Beverley Head
Friday, 26 August 2011 16:27
IT People -
Enterprise
The get rich quick era of the ICT sector is well and truly over. Although Australian ICT salaries increased 4 per cent in the year to May, which was an improvement over their performance in 2010, it was shy of the 4.3 per cent salary improvement enjoyed across the wider economy as tracked by the Australian Bureau of Statistics.
The annual ICT salary survey of Australian Computer Society members found that although the average ICT salary increase was marginally ahead of the rise in the consumer price index of 3.3 per cent during the same period meaning that ICT salaries had grown in real terms, ICT careers were hardly proving a licence to print money. For this sector at least bananas remain a luxury item.
And some in the public sector haven't had a rise in years. This year 23 per cent of private sector employees said they had any salary increase, which follows on from the 2010 survey which found 45 per cent of private sector ICT workers had endured salary stasis.
Bananas for public service ICT professionals are even more of a status symbol as according to the report, Government ICT salaries rose just 3.5 per cent during the year - down from 4.2 per cent growth a year earlier. The ACS believes this is due to a continued migration to permanent rather than often higher paying contract roles.
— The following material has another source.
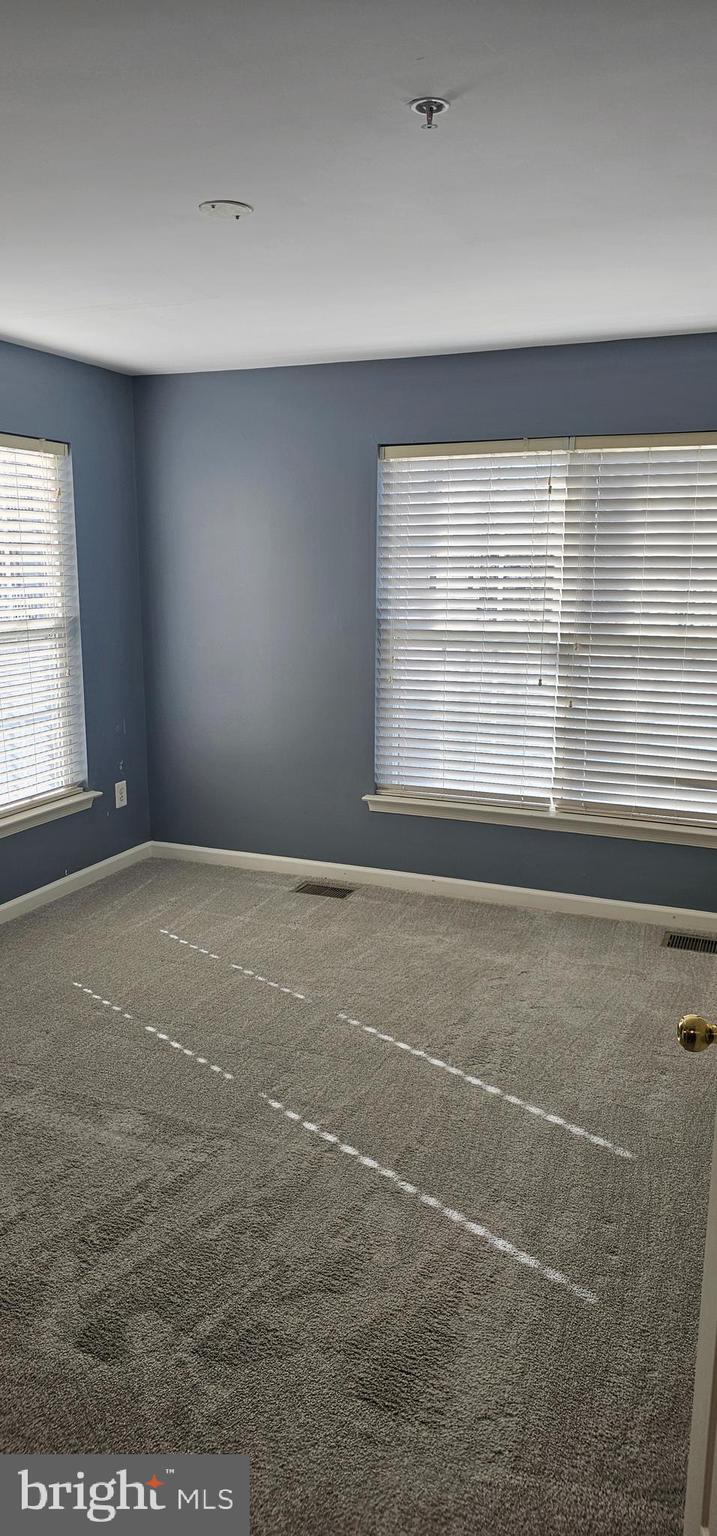 WATKINS PARK - Residential Lease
Conducted for the ACS by the Association of Professional Engineers, Scientists and Managers, Australia, the survey reflects the responses of only ACS members and is therefore only a straw poll of the national ICT workforce which stands at around 426,000 according to the Australian Information Industry Association. According to ACS president Anthony Wong, 1,905 of the ACS's 19,000 members responded to its salary survey.
Mr Wong said that he expected pockets of skills shortages would lead to further salary growth over the next 12 months.
But he acknowledged that Australia was experiencing a 'two speed economy' where some sectors were enjoying more robust growth than others. The potential hot spots in terms of ICT demand over the next 12 months were likely to include NBN related activity, insurance, banking and finance, retail and mining he said.
'I am optimistic about the coming year as long as something dreadful does not happen.' Which, as Australia's banana growers well know, remains largely in the lap of the gods.